100/100 - Grande Sure (1920 m) - Chartreuse - 23 Octobre 2012
La question est posée : pourquoi choisir la Grande Sure comme centième et dernier sommet de ce projet ? La réponse est évidente : ce n'est pas un choix, c'est comme ça. Le hasard a choisi à ma place. Le Grande Sure était sur ma petite liste des trucs à faire, c'était l'un des rares sommets de Chartreuse que je n'avais pas encore gravi cette année, l'itinéraire décidé (Pas de la Miséricorde, Cheminée de Jusson, crête Sud) me faisait envie et plus encore : le point de départ, la durée de la boucle correspondaient à mes disponibilités du jour. Bref, ça c'est fait sur l’impulsion de l’instant. A priori rien d'exceptionnel donc pour marquer la fin du périple mais au final les conditions de la sortie et le fait que ce soit l'accomplissement de mon objectif en ont fait une balade mémorable et apportant son lot d'émotions. Une conclusion à l'image de toute l'aventure en somme. C'est bien comme ça.

• **Travail à faire**
- A) Quels sont les passages de l'itinéraire choisi pour monter à la Grande Sure, d'après le récit sur la Grande Sure ?
- B) Dans le récit sur la Grande Sure, quelle altitude est donnée pour ce sommet ?
Ces lignes viennent d'une autre source.

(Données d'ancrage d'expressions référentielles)
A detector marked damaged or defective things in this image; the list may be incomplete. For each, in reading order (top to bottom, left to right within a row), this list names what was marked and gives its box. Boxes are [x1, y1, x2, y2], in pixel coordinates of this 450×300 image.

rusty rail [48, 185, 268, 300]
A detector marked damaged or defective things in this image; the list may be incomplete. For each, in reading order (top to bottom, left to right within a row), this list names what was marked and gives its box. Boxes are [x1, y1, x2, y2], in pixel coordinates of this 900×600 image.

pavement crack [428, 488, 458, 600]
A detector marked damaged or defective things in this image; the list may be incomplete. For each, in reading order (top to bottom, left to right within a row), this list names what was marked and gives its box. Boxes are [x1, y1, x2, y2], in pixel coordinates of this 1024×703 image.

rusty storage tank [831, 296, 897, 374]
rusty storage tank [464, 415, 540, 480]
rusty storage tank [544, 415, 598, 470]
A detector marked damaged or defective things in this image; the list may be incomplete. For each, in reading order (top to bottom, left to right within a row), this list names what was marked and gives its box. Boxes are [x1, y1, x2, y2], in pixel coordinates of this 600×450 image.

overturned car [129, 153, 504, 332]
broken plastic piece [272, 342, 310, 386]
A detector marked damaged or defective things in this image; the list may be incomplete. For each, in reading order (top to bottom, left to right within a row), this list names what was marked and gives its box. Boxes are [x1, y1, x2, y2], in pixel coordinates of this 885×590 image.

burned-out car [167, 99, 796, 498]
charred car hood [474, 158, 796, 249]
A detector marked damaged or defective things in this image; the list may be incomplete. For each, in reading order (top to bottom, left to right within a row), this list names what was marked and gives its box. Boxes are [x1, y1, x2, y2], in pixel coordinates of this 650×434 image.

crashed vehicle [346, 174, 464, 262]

* * *

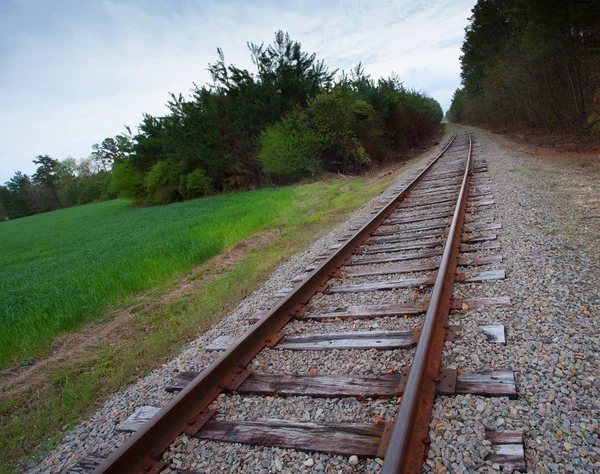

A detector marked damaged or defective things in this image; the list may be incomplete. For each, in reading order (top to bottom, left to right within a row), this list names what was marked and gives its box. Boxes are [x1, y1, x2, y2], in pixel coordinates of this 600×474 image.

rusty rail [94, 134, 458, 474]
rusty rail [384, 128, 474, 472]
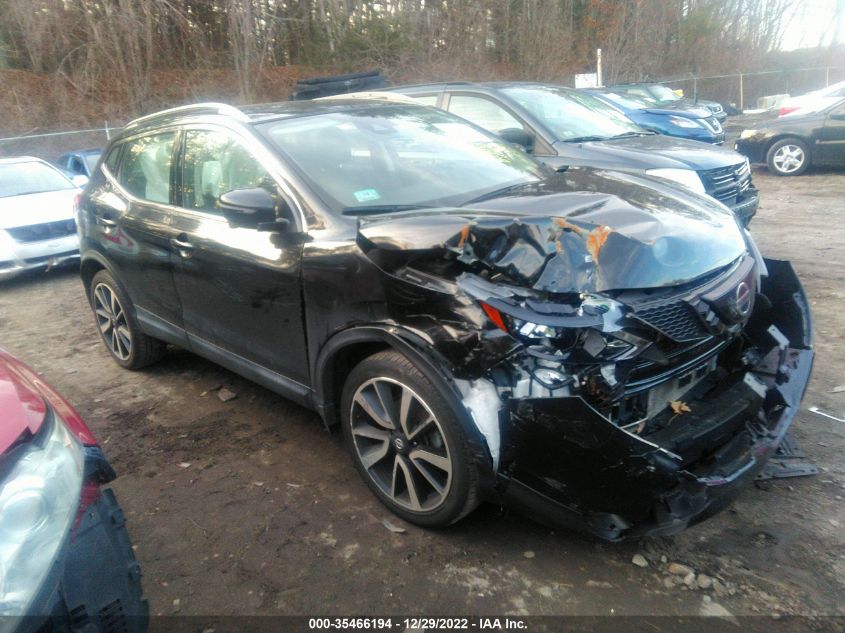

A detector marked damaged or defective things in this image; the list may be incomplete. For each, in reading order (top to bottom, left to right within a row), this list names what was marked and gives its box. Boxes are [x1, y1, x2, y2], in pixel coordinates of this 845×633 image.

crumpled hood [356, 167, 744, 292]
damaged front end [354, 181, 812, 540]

• **Réponses**
- A) Pas de la Miséricorde, Cheminée de Jusson, crête Sud

- B) 1920 m